What a beautiful tribute to your mother and my wonderful friend, Sybil. You really have a gift for writing. As I was reading it, I had a vision of this letter as the start of a book and movie with parts of it being read during the various phases of her life. I am so happy to see that you decided to publish this for the rest of the world to see and appreciate Your mother loved you dearly and you have been a wonderful caring son to her. The Universe sends blessings to you.
Thank you, Priscilla. Thanks also for encouraging me to publish it. Mom deserves to be honored. I wish I had worked with her to write her memoir while she was alive, but caring for her took a lot of time and energy and I didn’t feel like I had the extra space for a project of that scale. Each human being is so unique and spectacular. Each deserves a memoir! I think Mom was special, even setting aside my bias as her son. I know you know what an epic force she truly was. Blessings and love to you.
I’m sorry for your loss, Eric. What mother wouldn’t want to receive a letter like this from her son? Beautiful, heart-warming homage to a seemingly lovable woman.
Thank you for taking the time to read it, and for your kind feedback, Vashti.
What a wonderful Letter. I guess I never gave too much thought to my parents, as I had to move out of the house before the insanity of my parents drove my crazy. Luckily, I found that here this Desert. However, within a few years, my brother and mother both moved out here, and my father was brought out here and put in a Nursing home. He died from Alzheimer’s a year later. Shortly after that, my brother died of AIDS.
When my mom died (about 18 years ago), I found out how it feels to be totally on your own. That’s when I realized how I should have connected with my family while they were alive. I tried to write a letter to present at my mother’s funeral, but I started crying before I could even get the first word out. So, the Rabbi read my letter to the group. I sure wish I could have written something as beautiful as your letter to your mother. I think I met her once or twice, I think in the office. Losing any family member is a hard loss, no matter what you thought of parents, they are your parents. I know I could have done better.

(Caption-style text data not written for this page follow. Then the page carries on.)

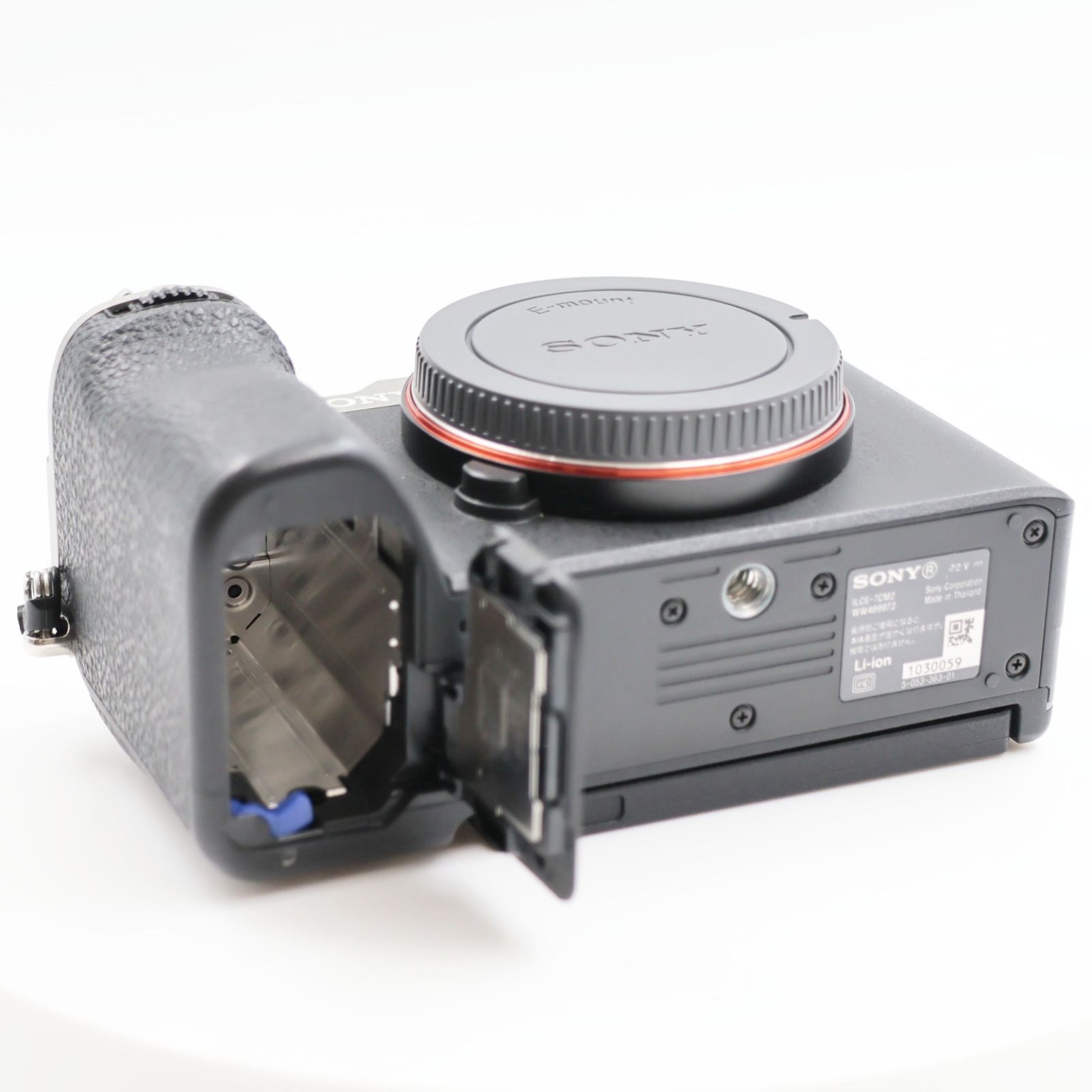SONY α7C II ILCE-7CM2 ボディ 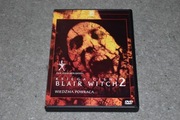 Blair Witch 2 Księga Cieni horror film DVD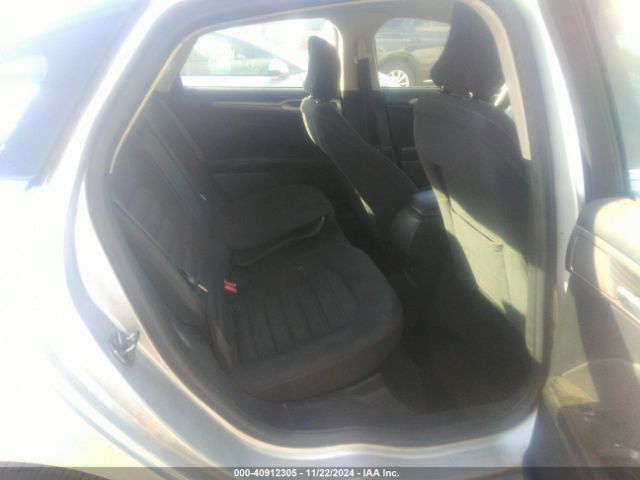 3FA6P0H76HR414716 Ford FUSION SE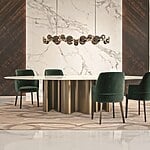 Sapphire Chandelier collection by Vita Moderna -Sheet3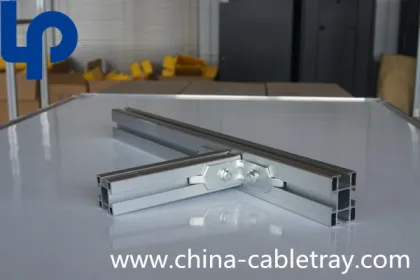 Hight quality products steel cable tray aluminum, cable ladder manufacturers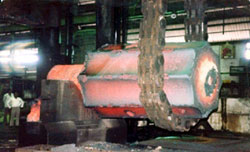 Steel Forgings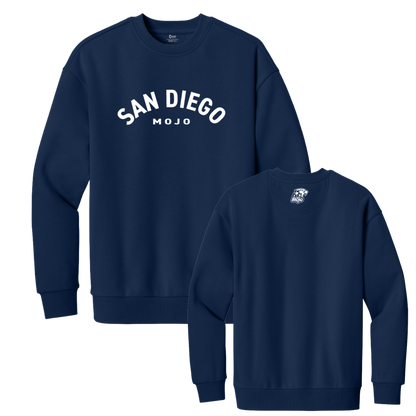 San Diego Mojo Arch Crewneck 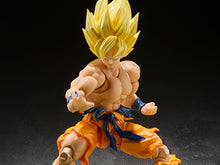 Cargar imagen en el visor de la galería, PREVENTA - S. H. FIGUARTS GOKU SUPER SAIYAN LEGENDARIO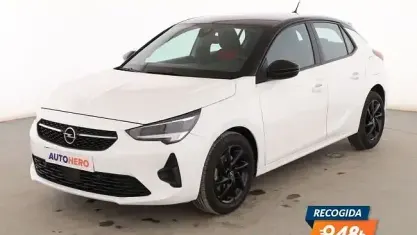 Usado Opel Corsa GS Line 101 CV (74 kW) 2022 Blanco Utilitario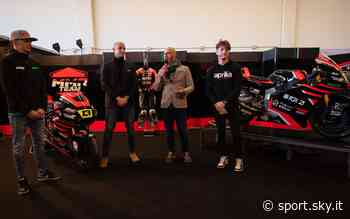 Fim Junior Gp Moto2, MMR e BK Corse insieme con Marcon e Rato - Sky Sport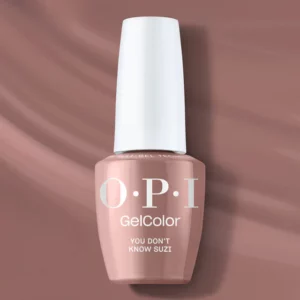 S063 OPI GC - You Don’t Know Suzi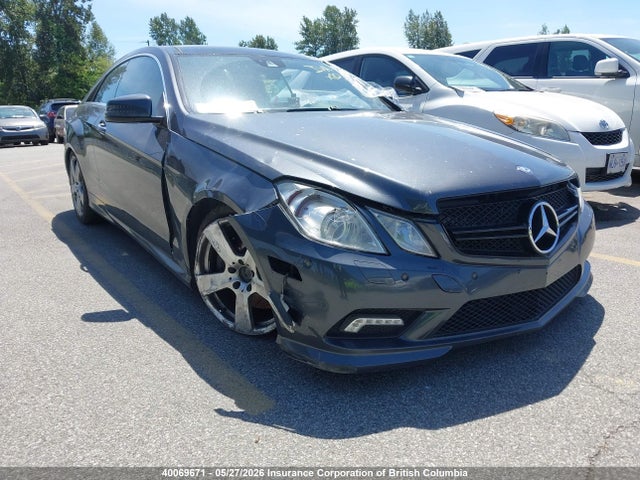 2010 Mercedes-benz E 550 მანქანა იყიდება აუქციონზე, vin: WDDKJ7CB6AF061398, აუქციონის ნომერი: 40069671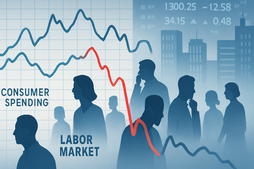 Image of: Economic Barometer: Consumer Spending and Labor Market Under Spotlight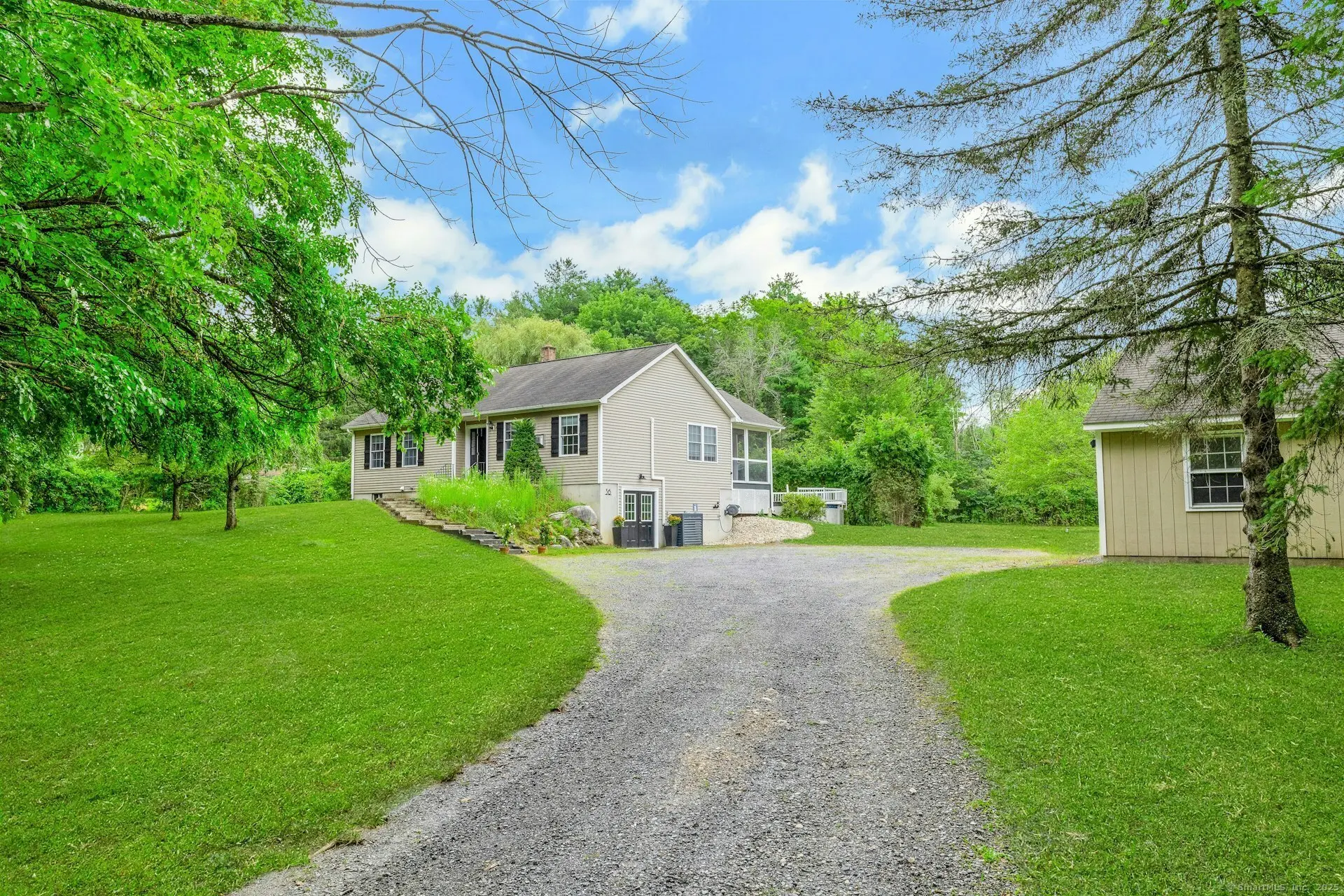 36 Kellogg Road, Canaan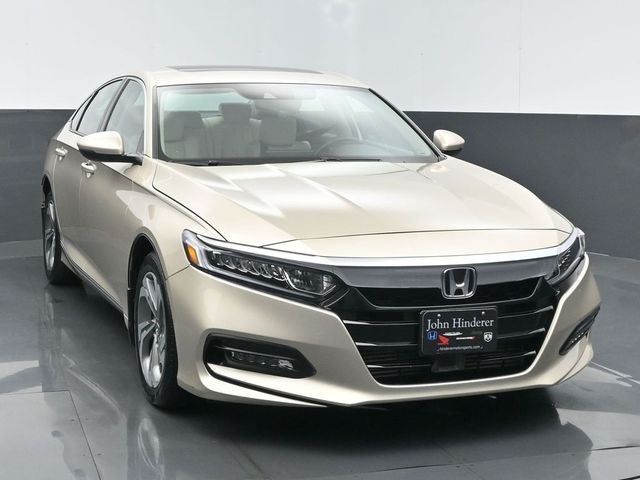 2018 Honda Accord EX-L Navigation 2.0T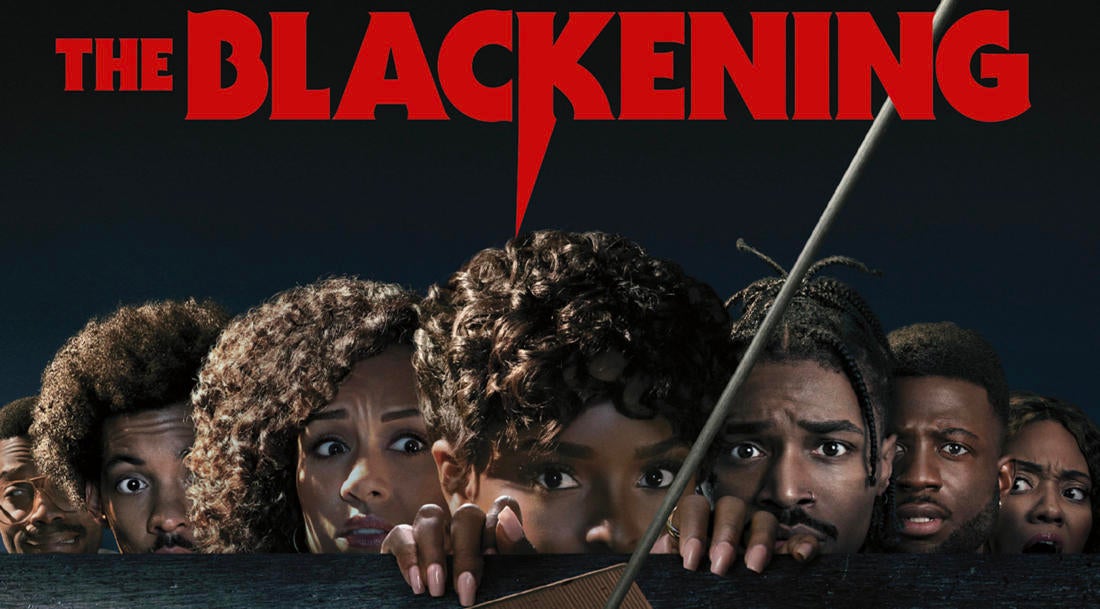 New Trailer For Tim Story's Horror Comedy 'The Blackening' —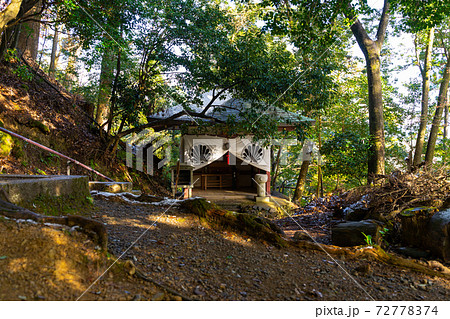 【京都府】　鞍馬寺 72778374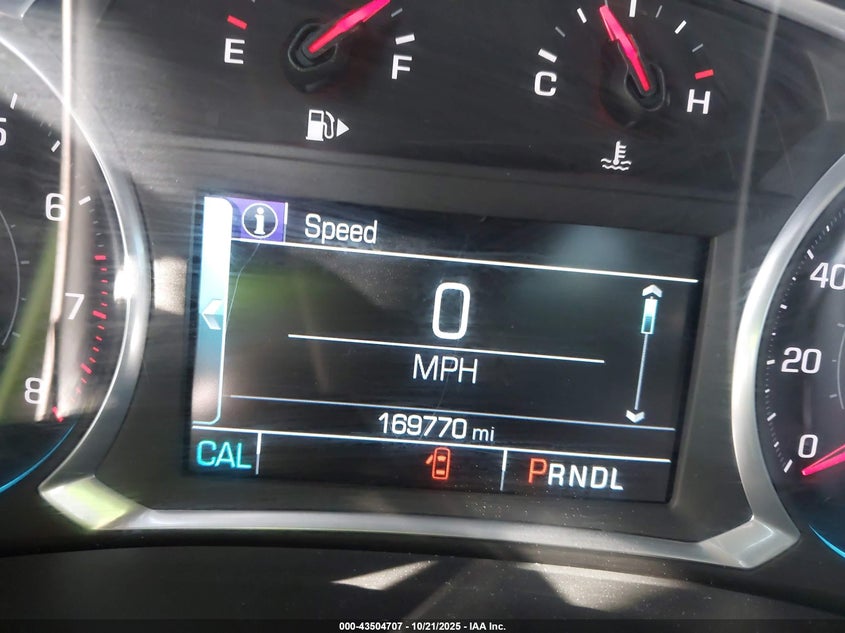 2016 CHEVROLET MALIBU 1LT 1G1ZE5ST7GF274986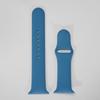 Para apple watch correa de reloj de silicona deportiva extendida apple iwatch1-7 generación SE correa al por mayor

You have an incredible skill with words. You aught to write a book. 🙂
Thanks, Tom. I’m sorry you have those sorrows in your life path. You’re right, losing a loved one, particularly a parent, is overwhelmingly difficult, regardless of whether you were close and had a relationship that was worked out, or were apart and had unresolved issues. There are soul wounds no matter how you slice it, and grief is something we have to metabolize and process. No amount of thinking fixes it. I’m sure your letter to your mom was heartfelt, and that is the thing that really matters. Thank you for reading and for your caring response.